Sie hält einen Moment inne und sieht mich konzentriert an: »Für die meisten von uns gilt, dass die großen Ereignisse im Leben nicht auf dem Schlachtfeld mit Schwertern passieren, kaum an öffentlichen Orten, sie sind meist sehr privat. Du sitzt eher an einem Tisch mit einem geliebten Menschen, mit dem du seit einem Jahrzehnt zusammen bist, und fragst den geliebten Menschen: »Wo warst du gestern Abend?« Und der geliebte Mensch unterbricht den Blickkontakt mit dir für eine Millisekunde, dann kehrt sein Blick zu dir zurück und in diesem Moment weißt du, dass du betrogen wurdest, und die Beziehung ist vorbei. Zehn Jahre deines Lebens ausgelöscht in einem unterbrochenen Blickkontakt, der eine Millisekunde dauert. Das Theater hat echte Schwierigkeiten, diese Momente zu kommunizieren, aber im Kino geht das. Hier, wo wir eigentlich Theater machen, können wir diesen wunderbaren Augenblick, die Millisekunde, haben.«

»Und was kann das Theater, was das Kino nicht kann?« frage ich.

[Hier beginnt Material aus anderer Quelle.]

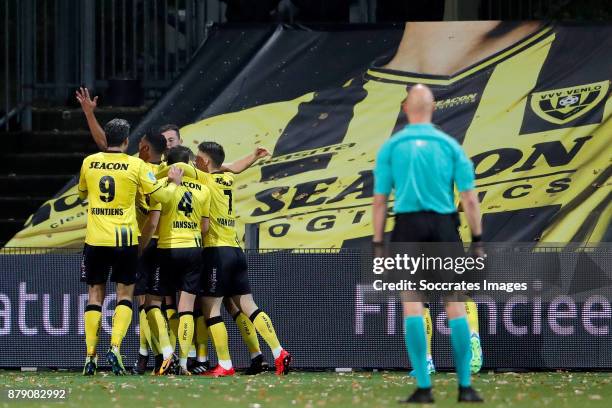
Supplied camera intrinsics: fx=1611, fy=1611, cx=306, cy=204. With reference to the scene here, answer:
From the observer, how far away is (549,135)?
1689 cm

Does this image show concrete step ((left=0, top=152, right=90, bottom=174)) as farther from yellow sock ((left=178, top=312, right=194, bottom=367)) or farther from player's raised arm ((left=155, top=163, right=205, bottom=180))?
yellow sock ((left=178, top=312, right=194, bottom=367))

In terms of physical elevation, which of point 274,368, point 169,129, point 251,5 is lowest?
point 274,368

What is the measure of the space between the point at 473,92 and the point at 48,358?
591 cm

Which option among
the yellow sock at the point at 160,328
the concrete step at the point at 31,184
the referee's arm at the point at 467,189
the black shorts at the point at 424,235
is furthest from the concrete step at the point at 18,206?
the referee's arm at the point at 467,189

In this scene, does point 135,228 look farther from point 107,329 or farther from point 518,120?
point 518,120

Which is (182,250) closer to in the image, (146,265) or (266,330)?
(146,265)

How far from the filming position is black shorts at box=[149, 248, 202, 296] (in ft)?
44.2

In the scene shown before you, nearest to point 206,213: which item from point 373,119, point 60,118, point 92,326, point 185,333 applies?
point 185,333

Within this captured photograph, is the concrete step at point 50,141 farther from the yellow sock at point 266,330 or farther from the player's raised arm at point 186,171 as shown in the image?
the yellow sock at point 266,330

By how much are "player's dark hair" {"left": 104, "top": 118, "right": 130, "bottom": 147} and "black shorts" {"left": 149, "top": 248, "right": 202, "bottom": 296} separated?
3.36 feet

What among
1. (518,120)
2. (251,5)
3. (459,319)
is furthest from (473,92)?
(459,319)

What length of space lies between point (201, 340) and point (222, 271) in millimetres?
729

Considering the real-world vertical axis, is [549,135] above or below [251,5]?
below

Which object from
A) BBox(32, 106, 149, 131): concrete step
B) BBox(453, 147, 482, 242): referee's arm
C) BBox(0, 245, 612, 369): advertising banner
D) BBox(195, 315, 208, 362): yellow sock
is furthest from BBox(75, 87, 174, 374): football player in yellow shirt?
BBox(32, 106, 149, 131): concrete step
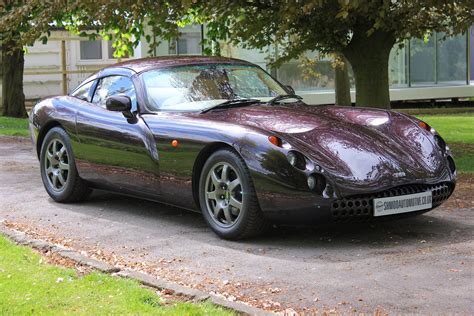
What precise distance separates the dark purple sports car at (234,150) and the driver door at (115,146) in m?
0.01

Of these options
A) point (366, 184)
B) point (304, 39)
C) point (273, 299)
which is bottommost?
point (273, 299)

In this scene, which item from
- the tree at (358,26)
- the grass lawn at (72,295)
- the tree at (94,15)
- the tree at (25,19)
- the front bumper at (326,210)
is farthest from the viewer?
the tree at (25,19)

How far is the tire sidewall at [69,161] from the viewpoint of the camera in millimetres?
8219

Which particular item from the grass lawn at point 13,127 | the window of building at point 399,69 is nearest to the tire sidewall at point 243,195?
the grass lawn at point 13,127

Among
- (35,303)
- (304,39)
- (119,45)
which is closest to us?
(35,303)

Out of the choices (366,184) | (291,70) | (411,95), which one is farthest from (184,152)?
(411,95)

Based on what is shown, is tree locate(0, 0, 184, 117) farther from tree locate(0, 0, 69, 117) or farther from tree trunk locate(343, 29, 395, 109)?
tree trunk locate(343, 29, 395, 109)

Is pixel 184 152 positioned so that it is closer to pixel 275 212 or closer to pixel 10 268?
pixel 275 212

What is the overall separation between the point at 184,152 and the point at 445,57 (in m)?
23.7

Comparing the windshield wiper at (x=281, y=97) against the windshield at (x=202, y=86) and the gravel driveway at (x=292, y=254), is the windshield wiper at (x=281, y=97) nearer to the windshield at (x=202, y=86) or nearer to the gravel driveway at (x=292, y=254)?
the windshield at (x=202, y=86)

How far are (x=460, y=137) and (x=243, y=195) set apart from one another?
10.9 meters

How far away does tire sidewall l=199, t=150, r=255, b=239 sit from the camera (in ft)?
20.5

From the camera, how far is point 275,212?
6.15 m

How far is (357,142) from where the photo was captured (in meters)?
6.39
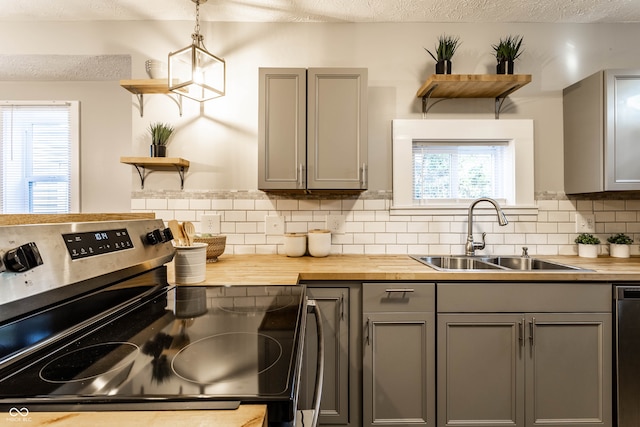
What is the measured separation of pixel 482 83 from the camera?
204 cm

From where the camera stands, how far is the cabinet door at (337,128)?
6.37ft

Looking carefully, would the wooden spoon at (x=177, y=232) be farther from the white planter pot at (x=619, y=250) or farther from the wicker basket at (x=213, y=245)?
the white planter pot at (x=619, y=250)

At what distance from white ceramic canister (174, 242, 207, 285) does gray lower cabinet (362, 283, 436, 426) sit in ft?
2.70

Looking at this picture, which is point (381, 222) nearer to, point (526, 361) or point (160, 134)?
point (526, 361)

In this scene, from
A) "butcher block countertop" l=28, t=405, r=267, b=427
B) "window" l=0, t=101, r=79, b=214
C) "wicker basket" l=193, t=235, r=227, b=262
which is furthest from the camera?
"window" l=0, t=101, r=79, b=214

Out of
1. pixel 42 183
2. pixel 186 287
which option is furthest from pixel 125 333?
pixel 42 183

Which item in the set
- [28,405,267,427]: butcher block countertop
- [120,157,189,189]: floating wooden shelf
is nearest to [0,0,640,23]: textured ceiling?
[120,157,189,189]: floating wooden shelf

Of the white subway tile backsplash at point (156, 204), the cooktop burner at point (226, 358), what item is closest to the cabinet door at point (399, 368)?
the cooktop burner at point (226, 358)

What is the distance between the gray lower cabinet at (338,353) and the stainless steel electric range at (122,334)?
21.0 inches

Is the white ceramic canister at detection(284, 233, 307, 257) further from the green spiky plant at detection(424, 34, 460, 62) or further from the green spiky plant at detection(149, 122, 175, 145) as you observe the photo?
the green spiky plant at detection(424, 34, 460, 62)

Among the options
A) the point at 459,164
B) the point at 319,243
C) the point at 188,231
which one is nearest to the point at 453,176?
the point at 459,164

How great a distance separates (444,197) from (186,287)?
1.83 meters

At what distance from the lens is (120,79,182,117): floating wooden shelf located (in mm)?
2057

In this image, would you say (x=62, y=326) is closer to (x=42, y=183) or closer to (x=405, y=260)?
(x=405, y=260)
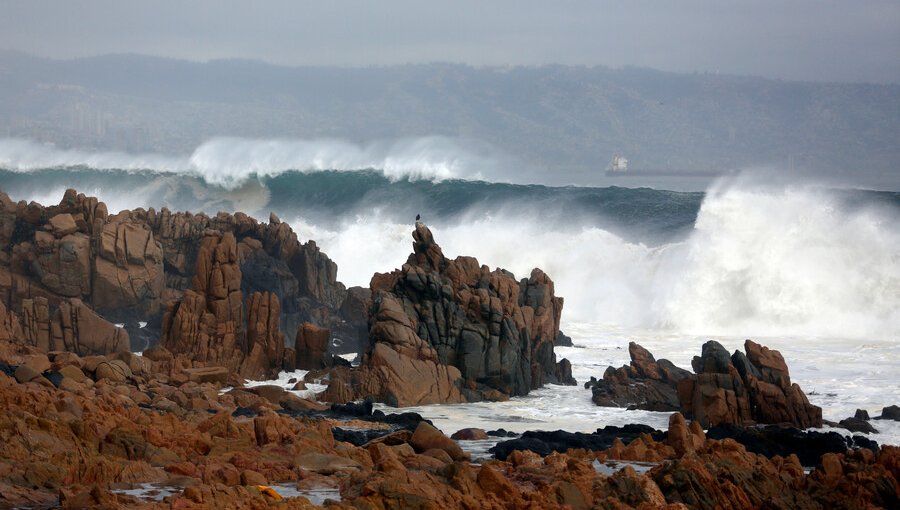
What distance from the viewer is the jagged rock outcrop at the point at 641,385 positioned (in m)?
23.4

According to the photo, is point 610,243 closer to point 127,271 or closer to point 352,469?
point 127,271

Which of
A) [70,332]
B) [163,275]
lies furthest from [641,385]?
[163,275]

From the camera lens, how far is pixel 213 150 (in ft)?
228

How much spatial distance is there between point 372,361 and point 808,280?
18152mm

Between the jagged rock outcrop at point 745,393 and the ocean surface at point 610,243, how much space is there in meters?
0.84

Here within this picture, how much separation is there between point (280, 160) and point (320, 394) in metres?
44.6

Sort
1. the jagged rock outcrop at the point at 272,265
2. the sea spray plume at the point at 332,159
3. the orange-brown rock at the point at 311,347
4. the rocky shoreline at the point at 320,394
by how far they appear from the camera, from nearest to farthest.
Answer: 1. the rocky shoreline at the point at 320,394
2. the orange-brown rock at the point at 311,347
3. the jagged rock outcrop at the point at 272,265
4. the sea spray plume at the point at 332,159

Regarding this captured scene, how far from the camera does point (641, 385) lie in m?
24.3

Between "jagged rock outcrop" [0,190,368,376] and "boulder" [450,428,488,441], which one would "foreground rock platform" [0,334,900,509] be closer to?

»Oh, jede Menge«, lächelt sie, »es ist wie gesagt eine begrenzte Kunstform, weil man mit dem Theater nur bis zu einem bestimmten Punkt kommt, wenn man sich für Psychologie und Verhalten und Subjektivität interessiert – und ich interessiere mich sehr für diese drei Dinge. Aber wenn ich nur mit Film arbeite, fehlt mir die Lebendigkeit des Ganzen. Sich einen Film anzusehen kann sehr erschreckend und gefährlich sein, man ist aber weit entfernt von der Realität, die er aufzeichnet. Hier bist du, im Gegensatz dazu, sehr nahe am Handwerk der 50 Leute auf dem Parkett, die diesen Film für dich herbeizaubern.«

Der Text »Schatten (Eurydike sagt)« der österreichischen Nobelpreisträgerin Elfriede Jelinek ist der Gegenstand der »dritten Kunstform« Mitchells. Die Orpheus-Sage ist ja eine der gefühlvollsten und üblicherweise bewegendsten ihrer Gattung, jedenfalls auf den ersten Blick. Die Reise des Sängers in die Unterwelt, die später von Vergil in den »Georgica« und von Ovid in den »Methamorphosen« nacherzählt wurde, hat den Zweck, seine geliebte Eurydike, die von einem Schlangenbiss getötet wurde, wieder zurückzuholen. Die einzige von Hades gestellte Bedingung, bei deren Nichterfüllung Orpheus seine Eurydike wieder verlieren würde, ist, dass er sich auf seiner Rückkehr zur Oberwelt nicht aus Misstrauen gegenüber der Obrigkeit umsehen darf, um ihr in die Augen zu schauen – ein Verbot , welches für viel Spannung sorgt.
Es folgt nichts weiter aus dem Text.